Who is Ahmad Massoud?
Massoud, born in 1989, comes from an ethnic Tajik background. Panjshir is a region dominated by Persian-speaking Tajiks who are at odds with Pashtun tribes which form the core of the Taliban. He spent his youth in the West and has completed training at the Royal Military Academy at Sandhurst, UK. He obtained his bachelor’s degree in War Studies at King’s College London and later a master’s degree in international politics from University of London.
On his return to Afghanistan, Massoud was appointed as CEO of Massoud Foundation in 2016. And in 2019, he entered politics. Massoud endorses a Swiss model for internal power relations in his country, pointing out that the decentralization of government and de-concentration of power will ensure that resources and authority are allocated in a just manner to provinces, thus bringing maximum prosperity to Afghanistan.
In an op-ed published at The Washington Post on Aug. 18, Massoud said that though his men will fight bravely if Taliban launches a war against them, he realizes that the military forces in Panjshir are not enough to keep the attackers at bay for long. He asked the West to support them with weapons and supplies. Massoud warned that Taliban is not a problem for Afghan people alone and that under its regime, Afghanistan will become “ground zero” for radical Islamists who will plot against democracies.

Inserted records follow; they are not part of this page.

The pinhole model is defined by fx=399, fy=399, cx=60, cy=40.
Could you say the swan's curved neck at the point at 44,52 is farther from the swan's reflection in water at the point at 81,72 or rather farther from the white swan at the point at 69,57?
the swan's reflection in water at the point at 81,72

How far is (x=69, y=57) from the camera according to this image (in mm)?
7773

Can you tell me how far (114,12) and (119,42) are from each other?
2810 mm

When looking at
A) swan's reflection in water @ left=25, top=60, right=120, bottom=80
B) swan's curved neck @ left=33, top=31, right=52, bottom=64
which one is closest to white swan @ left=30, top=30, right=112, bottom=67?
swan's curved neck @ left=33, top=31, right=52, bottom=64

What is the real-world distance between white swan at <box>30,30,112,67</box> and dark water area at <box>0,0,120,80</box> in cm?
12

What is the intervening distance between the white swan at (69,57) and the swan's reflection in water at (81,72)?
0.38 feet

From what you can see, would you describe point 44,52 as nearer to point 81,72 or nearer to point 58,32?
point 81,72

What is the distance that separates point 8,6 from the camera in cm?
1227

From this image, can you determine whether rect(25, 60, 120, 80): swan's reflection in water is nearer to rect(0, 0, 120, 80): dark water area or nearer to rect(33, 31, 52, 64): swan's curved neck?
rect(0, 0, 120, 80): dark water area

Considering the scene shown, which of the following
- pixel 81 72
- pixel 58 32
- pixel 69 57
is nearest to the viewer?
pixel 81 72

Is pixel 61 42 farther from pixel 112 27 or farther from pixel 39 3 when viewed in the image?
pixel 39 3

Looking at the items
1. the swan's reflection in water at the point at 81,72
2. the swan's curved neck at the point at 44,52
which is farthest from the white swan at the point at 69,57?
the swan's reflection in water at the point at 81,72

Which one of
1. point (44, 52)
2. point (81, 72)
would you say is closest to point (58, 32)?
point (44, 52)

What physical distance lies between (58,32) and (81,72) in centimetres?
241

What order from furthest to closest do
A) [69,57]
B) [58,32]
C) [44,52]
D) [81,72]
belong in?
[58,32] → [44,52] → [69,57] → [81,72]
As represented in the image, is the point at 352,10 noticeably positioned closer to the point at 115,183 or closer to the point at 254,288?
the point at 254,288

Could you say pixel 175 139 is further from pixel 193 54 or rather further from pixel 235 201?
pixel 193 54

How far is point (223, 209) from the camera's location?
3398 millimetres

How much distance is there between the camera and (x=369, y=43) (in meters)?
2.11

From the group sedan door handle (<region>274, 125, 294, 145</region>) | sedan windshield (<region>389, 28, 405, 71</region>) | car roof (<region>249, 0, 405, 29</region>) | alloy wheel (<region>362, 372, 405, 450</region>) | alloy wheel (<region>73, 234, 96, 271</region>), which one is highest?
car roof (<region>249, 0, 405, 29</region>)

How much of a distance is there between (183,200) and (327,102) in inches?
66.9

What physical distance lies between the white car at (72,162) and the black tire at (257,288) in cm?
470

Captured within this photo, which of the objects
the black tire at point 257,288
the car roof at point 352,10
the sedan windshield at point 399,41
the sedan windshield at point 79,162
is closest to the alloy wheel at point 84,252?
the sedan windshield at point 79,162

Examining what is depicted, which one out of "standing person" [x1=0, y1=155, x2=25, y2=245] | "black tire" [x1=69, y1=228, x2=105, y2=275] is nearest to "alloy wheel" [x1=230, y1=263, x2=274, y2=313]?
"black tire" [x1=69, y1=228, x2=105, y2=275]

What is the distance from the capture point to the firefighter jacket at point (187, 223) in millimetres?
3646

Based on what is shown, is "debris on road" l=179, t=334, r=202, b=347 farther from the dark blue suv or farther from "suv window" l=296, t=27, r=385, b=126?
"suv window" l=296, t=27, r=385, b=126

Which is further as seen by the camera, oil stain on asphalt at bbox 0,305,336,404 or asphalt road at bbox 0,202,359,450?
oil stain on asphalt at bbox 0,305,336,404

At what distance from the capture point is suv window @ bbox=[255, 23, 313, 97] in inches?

“Know that millions of Afghans share your (Western) values. We have fought for so long to have an open society, one where girls could become doctors, our press could report freely, our young people could dance and listen to music or attend soccer matches in the stadiums that were once used by the Taliban for public executions — and may soon be again… There is still much that you can do to aid the cause of freedom. You are our only remaining hope,” Massoud wrote.